Если бы Мартин мог прочитать ее мысли, он оторвал бы глаза от книги и, потерев пальцами усталые веки, сказал бы ей:
— А зачем, собственно, брать от жизни, да еще больше, чем тебе полагается? Благороднее — давать…
— Ты стал совсем не от мира из–за своих фолиантов и ничего в жизни не понимаешь… — возразила бы она.
— Почему?
— Потому что иначе ты вряд ли бы верил, что кто–то отделил твою долю радостей жизни и она хранится в надежном месте, пока ты освободишься от работы и придешь
— А ты не допускаешь, что работа для меня тоже радость?
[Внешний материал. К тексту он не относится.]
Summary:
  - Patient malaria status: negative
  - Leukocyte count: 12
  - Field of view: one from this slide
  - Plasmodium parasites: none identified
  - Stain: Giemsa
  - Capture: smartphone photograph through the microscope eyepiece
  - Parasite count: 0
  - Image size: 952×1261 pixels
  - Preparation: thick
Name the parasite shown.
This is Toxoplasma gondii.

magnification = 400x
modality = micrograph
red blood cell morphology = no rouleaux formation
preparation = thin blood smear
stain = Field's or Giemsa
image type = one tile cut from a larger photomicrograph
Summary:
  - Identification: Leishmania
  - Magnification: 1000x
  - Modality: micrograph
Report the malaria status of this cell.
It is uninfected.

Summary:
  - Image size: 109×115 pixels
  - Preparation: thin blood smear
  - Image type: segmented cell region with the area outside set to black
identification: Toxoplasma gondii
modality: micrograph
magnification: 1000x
— Допускаю. И все же сомневаюсь, что она для тебя — всё. Ведь ты человек из плоти и крови, и в один прекрасный день эта плоть взыграет, твое счастье, если не слишком поздно…
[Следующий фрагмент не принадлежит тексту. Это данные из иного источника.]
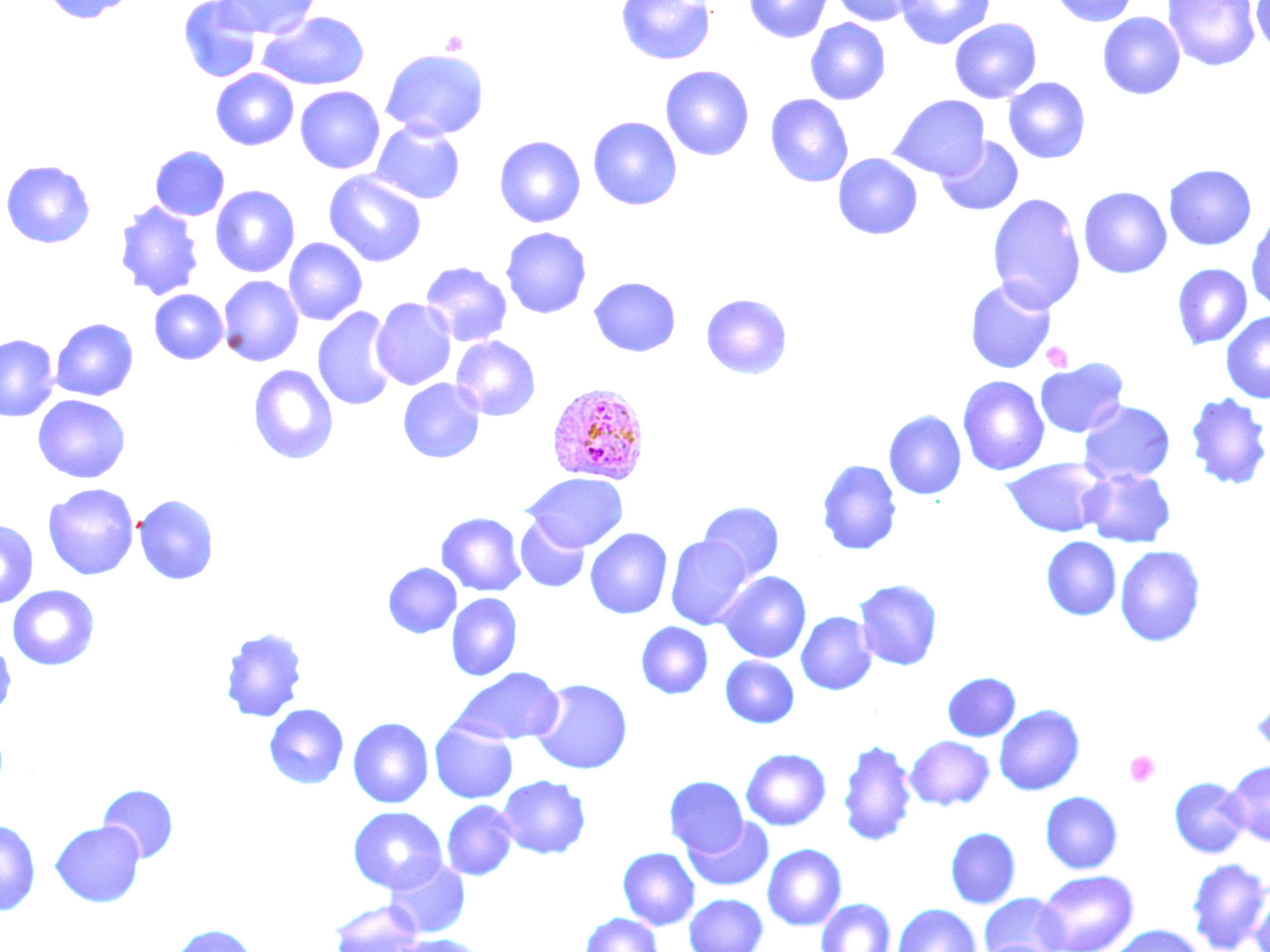

Summary:
  - Coordinate format: approximate bounding boxes as [x1, y1, x2, y2] in pixels
  - Platelet locations: [440, 30, 468, 55], [1042, 341, 1073, 372], [1124, 750, 1160, 787]
  - Uninfected red blood cell locations: [40, 0, 140, 24], [177, 0, 261, 83], [214, 0, 320, 38], [616, 0, 715, 65], [744, 0, 832, 43], [831, 0, 921, 26], [895, 0, 995, 50], [1049, 0, 1139, 27], [1163, 0, 1260, 72], [1251, 0, 1270, 56], [259, 11, 371, 91], [1097, 11, 1185, 100], [805, 18, 891, 105], [949, 18, 1042, 104], [380, 49, 489, 140], [660, 65, 755, 161], [211, 69, 298, 151], [1003, 77, 1091, 164], [295, 86, 384, 174], [765, 93, 854, 188], [889, 94, 990, 180], [588, 116, 682, 210], [371, 122, 465, 204], [494, 135, 585, 228], [935, 135, 1023, 216], [150, 145, 230, 221], [833, 153, 923, 240], [1, 159, 96, 249], [1163, 164, 1256, 250], [324, 171, 427, 267], [210, 185, 300, 278], [1078, 186, 1172, 279], [987, 193, 1086, 312], [114, 200, 204, 301], [1246, 212, 1270, 313], [500, 227, 592, 319], [284, 237, 367, 326], [419, 262, 512, 347], [1171, 263, 1252, 349], [218, 275, 304, 366], [588, 276, 681, 357], [965, 277, 1057, 373], [149, 289, 228, 364], [700, 293, 792, 379], [370, 297, 457, 390], [312, 307, 399, 413], [1220, 310, 1270, 403], [50, 317, 139, 401], [0, 334, 59, 421], [451, 336, 541, 421], [1035, 358, 1128, 438], [248, 364, 338, 465], [1051, 368, 1169, 457], [957, 375, 1050, 476], [398, 378, 485, 463], [1185, 391, 1270, 491], [33, 394, 131, 484], [1078, 399, 1175, 485], [884, 410, 967, 500], [1001, 458, 1110, 537], [817, 459, 901, 556], [1081, 468, 1175, 548], [523, 473, 627, 551], [42, 483, 139, 581], [133, 494, 219, 585], [698, 501, 784, 583], [436, 512, 526, 596], [514, 516, 590, 593], [0, 519, 39, 610], [585, 528, 672, 619], [666, 535, 754, 630], [1041, 536, 1121, 621], [1115, 545, 1206, 647], [383, 562, 461, 638], [718, 571, 811, 663], [853, 578, 942, 671], [7, 585, 100, 671], [446, 593, 522, 681], [796, 612, 877, 695], [636, 621, 713, 699], [220, 626, 308, 723], [0, 639, 16, 718], [720, 656, 799, 728], [451, 667, 564, 745], [942, 672, 1020, 741], [530, 678, 633, 775], [1250, 696, 1270, 761], [264, 704, 349, 789], [994, 704, 1084, 796], [348, 717, 434, 808], [429, 721, 518, 804], [904, 735, 994, 810], [837, 738, 917, 847], [741, 748, 831, 830], [1224, 760, 1270, 846], [497, 774, 591, 859], [664, 776, 748, 856], [1169, 777, 1249, 858], [97, 783, 179, 863], [1040, 791, 1123, 874], [441, 800, 518, 881], [347, 807, 447, 894], [684, 816, 774, 892], [0, 819, 41, 916], [50, 821, 145, 907], [945, 827, 1021, 909], [762, 844, 847, 930], [618, 847, 700, 930], [384, 857, 471, 938], [1186, 858, 1270, 952], [1036, 870, 1138, 952], [1248, 885, 1270, 952], [684, 893, 768, 952], [979, 893, 1070, 952], [816, 898, 895, 952], [329, 901, 424, 952], [892, 903, 981, 952], [579, 912, 664, 952], [168, 924, 259, 952], [1107, 925, 1206, 952], [390, 934, 486, 952]
  - Plasmodium vivax-infected red blood cell locations: [546, 382, 650, 485]
  - Slide-level diagnosis: Plasmodium vivax
  - Modality: light microscopy
  - Preparation: thin blood film
  - Stain: May-Grünwald-Giemsa
  - Image size: 1270×952 pixels
  - Magnification: 1000x
  - Field of view: single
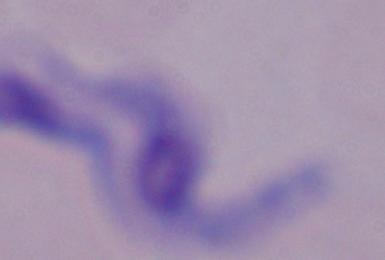

Summary:
  - Modality: photomicrograph
  - Identification: trypanosome
  - Magnification: 1000x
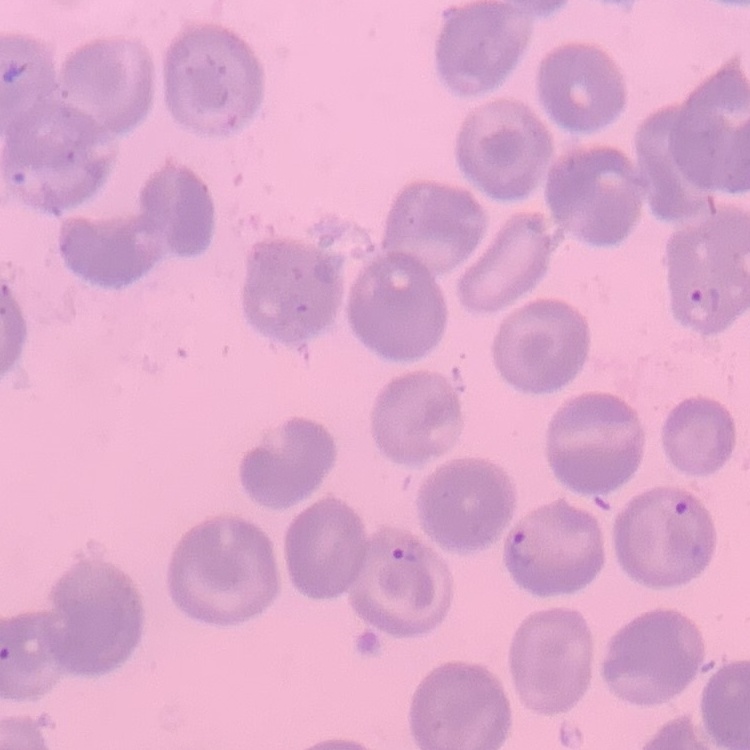
erythrocyte_morphology: no rouleaux formation
image_type: square crop of a larger photomicrograph
preparation: thin blood film
stain: Field's or Giemsa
— Я всегда старался обуздать свою плоть.
— А я всегда ненавидела это насилие над собой. С детства. Помню, мимо нашего дома ломовые лошади тащили грузы с пристани. Уздечки у них всегда были мокрые от пота и пены. С тех пор я ненавижу узду и тех, кто ее придумал… Ты знаешь, как я люблю путешествовать. Так я пытаюсь порвать свою узду. А ты не понимаешь, для тебя это причуды, легкомыслие…
— Узду нелегко порвать, она крепкая.
— А вот я езжу по белу свету и не чувствую ее. Дороги, порты, аэродромы помогают мне радоваться жизни.
— А может, новые встречи, новые чувства?
— Вот что тебя волнует? Успокойся! Наши с тобой отношения от этого не пострадают. Я нужна тебе не потому, что ты так уж меня любишь. Тебе нужно занимать меня своей особой, нужно, чтобы я восхищалась тем, что ты делаешь. Ты боишься одиночества. И надеешься, что у меня хватит сил прогнать его из твоей души.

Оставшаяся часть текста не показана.